18. Rule 802 under the 1933 Act (Rule 802) provides an exemption from the registration requirements of the 1933 Act for offers and sales in any exchange offer for a class of securities of a foreign private issuer (as defined for purposes of the 1933 Act and the rules and regulations issued by the U.S. Securities and Exchange Commission thereunder) or in any exchange of securities for the securities of a foreign private issuer in any business combination if the holders of the foreign subject company resident in the United States hold no more than 10% of the securities that are the subject of the exchange offer or business combination. The holders of ASG Shares resident in the United States hold more than 10% of the issued and outstanding ASG Shares. Accordingly, the Filers cannot rely on the registration exemption in Rule 802 in connection with the Offer;

19. to the knowledge of the Filers, and based on the most recent registered shareholder list of ASG provided to the Filers on September 15, 2009 and the most recent geographic reports delivered to the Filers on October 13, 2009 and October 20, 2009, no more than 14,577,809 ASG Shares (representing approximately 11.2% of the issued and outstanding ASG Shares) are held by Non-Exempt ASG Shareholders

20. the take-over bid rules of the Australian Act apply to the Offer;

21. the Australian Act provides that where the consideration for a bid includes an offer of securities, the securities do not need to be offered to foreign holders of the target's securities if under the terms of the bid: (i) the bidder must appoint a nominee for foreign holders of the target's securities who is approved by the Australian Securities and Investments Commission; (ii) the bidder must transfer to the nominee the securities that would otherwise be transferred to the foreign holders who accept the bid for that consideration or the right to acquire those securities; and (iii) the nominee must sell the securities, or those rights, and distribute to each of those foreign holders their proportion of the proceeds of the sale net of expenses;

22. in lieu of delivering Allied Gold Shares to Non-Exempt ASG Shareholders, the Filers intend to use a mechanism, the details and procedures of which are described in paragraph 23 below (the Vendor Placement), as permitted under the Australian Act. As a result of the Vendor Placement, the registration requirements of the 1933 Act, in addition to the applicable laws of certain U.S. states and the requirements of any other jurisdictions which may otherwise require registration or qualification of the Allied Gold Shares (the Other Foreign Jurisdictions), will not apply to the Filers and/or the Offer because the Allied Gold Shares will not be delivered in the United States or the Other Foreign Jurisdictions to Non-Exempt ASG Shareholders;

23. Allied Gold proposes to deliver to a nominee under the Offer (the Nominee) the Allied Gold Shares which Non-Exempt ASG Shareholders would otherwise be entitled to receive under the Offer; the Nominee, through a registered broker, will sell those Allied Gold Shares by private sale or on any stock exchange on which the Allied Gold Shares are then listed after the payment date for the ASG Shares tendered by the Non-Exempt ASG Shareholders under the Offer and, as soon as possible after completion of the sale, the Nominee will remit the net proceeds of the sale to the Non-Exempt ASG Shareholders that tendered their ASG Shares under the Offer; such procedure to be modified as necessary to comply with the laws of the Other Foreign Jurisdictions;

24. any sale of Allied Gold Shares described in paragraph 23 above will be completed as soon as possible after the date on which the Offeror takes up the ASG Shares tendered by the Non-Exempt ASG Shareholders under the Offer and will be done in a manner intended to maximize the consideration to be received from the sale by the applicable Non-Exempt ASG Shareholders and minimize any adverse impact of the sale on the market for the Allied Gold Shares.

_Work to complete:_
A - Answer these questions from the securities exemption excerpt:
(i) At most, how many ASG Shares are held by Non-Exempt ASG Shareholders?
(ii) Under the Australian Act, who must approve the nominee that the bidder appoints for foreign holders?
(iii) Through whom will the Nominee sell the Allied Gold Shares?
B - Reproduce the records character for character, from their first line through the line containing "Which slice of the pie chart is the smallest?", including both of those lines.

_Entries shown:_
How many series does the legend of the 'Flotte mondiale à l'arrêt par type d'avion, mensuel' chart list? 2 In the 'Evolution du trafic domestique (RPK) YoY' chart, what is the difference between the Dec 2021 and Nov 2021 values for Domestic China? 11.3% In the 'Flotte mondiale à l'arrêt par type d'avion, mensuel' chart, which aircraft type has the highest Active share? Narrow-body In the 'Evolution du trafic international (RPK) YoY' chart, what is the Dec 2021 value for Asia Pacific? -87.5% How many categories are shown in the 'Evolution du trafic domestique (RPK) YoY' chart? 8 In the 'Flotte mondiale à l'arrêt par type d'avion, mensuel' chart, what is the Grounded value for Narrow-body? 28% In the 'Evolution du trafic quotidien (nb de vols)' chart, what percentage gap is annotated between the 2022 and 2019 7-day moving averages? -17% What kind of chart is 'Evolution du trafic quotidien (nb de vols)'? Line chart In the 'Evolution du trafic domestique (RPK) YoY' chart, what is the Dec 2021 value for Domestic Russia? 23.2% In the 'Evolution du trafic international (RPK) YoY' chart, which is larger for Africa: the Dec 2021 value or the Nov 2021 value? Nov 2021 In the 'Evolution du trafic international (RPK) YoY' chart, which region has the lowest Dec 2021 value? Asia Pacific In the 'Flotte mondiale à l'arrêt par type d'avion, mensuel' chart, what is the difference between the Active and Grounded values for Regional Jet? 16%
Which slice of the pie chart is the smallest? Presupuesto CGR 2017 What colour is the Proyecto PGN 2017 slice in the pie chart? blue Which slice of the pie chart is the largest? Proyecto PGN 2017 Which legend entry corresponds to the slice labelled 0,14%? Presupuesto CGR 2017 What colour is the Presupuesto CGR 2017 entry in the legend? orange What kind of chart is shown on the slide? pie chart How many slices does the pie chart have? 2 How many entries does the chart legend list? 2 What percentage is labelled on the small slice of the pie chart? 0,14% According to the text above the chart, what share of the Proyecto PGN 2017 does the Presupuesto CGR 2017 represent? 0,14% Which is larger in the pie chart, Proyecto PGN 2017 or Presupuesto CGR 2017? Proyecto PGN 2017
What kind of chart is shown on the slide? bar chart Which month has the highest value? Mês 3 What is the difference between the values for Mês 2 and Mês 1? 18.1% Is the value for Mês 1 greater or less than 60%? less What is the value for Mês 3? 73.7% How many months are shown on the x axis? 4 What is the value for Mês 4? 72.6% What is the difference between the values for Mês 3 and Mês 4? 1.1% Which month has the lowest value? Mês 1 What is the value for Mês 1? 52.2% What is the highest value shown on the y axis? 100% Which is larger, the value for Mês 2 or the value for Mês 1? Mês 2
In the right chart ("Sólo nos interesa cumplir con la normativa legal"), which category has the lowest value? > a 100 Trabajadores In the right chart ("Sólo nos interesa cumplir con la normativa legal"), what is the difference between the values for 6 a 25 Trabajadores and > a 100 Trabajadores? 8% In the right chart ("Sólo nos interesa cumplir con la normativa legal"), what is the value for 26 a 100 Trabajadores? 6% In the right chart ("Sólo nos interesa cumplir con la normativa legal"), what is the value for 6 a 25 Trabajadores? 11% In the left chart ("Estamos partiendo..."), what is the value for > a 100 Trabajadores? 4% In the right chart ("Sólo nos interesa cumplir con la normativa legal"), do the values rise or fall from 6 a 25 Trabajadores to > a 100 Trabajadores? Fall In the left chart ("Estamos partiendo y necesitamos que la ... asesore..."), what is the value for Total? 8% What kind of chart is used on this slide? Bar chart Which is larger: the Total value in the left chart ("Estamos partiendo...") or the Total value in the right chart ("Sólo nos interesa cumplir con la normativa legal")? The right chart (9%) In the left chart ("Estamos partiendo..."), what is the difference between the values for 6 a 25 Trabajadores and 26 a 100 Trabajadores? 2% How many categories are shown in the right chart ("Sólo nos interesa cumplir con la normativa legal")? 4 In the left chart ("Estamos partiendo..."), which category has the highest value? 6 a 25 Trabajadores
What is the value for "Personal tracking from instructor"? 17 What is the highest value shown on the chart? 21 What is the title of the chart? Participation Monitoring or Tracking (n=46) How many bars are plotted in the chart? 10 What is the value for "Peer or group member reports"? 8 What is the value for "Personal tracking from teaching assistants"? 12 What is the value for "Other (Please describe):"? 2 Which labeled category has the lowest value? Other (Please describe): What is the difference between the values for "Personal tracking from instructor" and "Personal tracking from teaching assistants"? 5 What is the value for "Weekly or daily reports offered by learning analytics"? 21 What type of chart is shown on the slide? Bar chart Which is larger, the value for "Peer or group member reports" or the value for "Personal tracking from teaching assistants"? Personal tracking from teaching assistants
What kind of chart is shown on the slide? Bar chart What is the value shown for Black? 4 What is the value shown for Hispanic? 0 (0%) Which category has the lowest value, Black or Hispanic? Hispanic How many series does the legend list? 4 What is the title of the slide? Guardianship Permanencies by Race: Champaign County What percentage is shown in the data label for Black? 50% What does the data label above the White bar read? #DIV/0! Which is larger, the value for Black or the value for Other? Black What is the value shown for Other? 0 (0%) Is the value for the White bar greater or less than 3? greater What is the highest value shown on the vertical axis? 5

_Responses:_
A -
(i) No more than 14,577,809 ASG Shares, approximately 11.2% of the issued and outstanding ASG Shares.
(ii) The Australian Securities and Investments Commission.
(iii) A registered broker.

B -
How many series does the legend of the 'Flotte mondiale à l'arrêt par type d'avion, mensuel' chart list? 2 In the 'Evolution du trafic domestique (RPK) YoY' chart, what is the difference between the Dec 2021 and Nov 2021 values for Domestic China? 11.3% In the 'Flotte mondiale à l'arrêt par type d'avion, mensuel' chart, which aircraft type has the highest Active share? Narrow-body In the 'Evolution du trafic international (RPK) YoY' chart, what is the Dec 2021 value for Asia Pacific? -87.5% How many categories are shown in the 'Evolution du trafic domestique (RPK) YoY' chart? 8 In the 'Flotte mondiale à l'arrêt par type d'avion, mensuel' chart, what is the Grounded value for Narrow-body? 28% In the 'Evolution du trafic quotidien (nb de vols)' chart, what percentage gap is annotated between the 2022 and 2019 7-day moving averages? -17% What kind of chart is 'Evolution du trafic quotidien (nb de vols)'? Line chart In the 'Evolution du trafic domestique (RPK) YoY' chart, what is the Dec 2021 value for Domestic Russia? 23.2% In the 'Evolution du trafic international (RPK) YoY' chart, which is larger for Africa: the Dec 2021 value or the Nov 2021 value? Nov 2021 In the 'Evolution du trafic international (RPK) YoY' chart, which region has the lowest Dec 2021 value? Asia Pacific In the 'Flotte mondiale à l'arrêt par type d'avion, mensuel' chart, what is the difference between the Active and Grounded values for Regional Jet? 16%
Which slice of the pie chart is the smallest? Presupuesto CGR 2017 What colour is the Proyecto PGN 2017 slice in the pie chart? blue Which slice of the pie chart is the largest? Proyecto PGN 2017 Which legend entry corresponds to the slice labelled 0,14%? Presupuesto CGR 2017 What colour is the Presupuesto CGR 2017 entry in the legend? orange What kind of chart is shown on the slide? pie chart How many slices does the pie chart have? 2 How many entries does the chart legend list? 2 What percentage is labelled on the small slice of the pie chart? 0,14% According to the text above the chart, what share of the Proyecto PGN 2017 does the Presupuesto CGR 2017 represent? 0,14% Which is larger in the pie chart, Proyecto PGN 2017 or Presupuesto CGR 2017? Proyecto PGN 2017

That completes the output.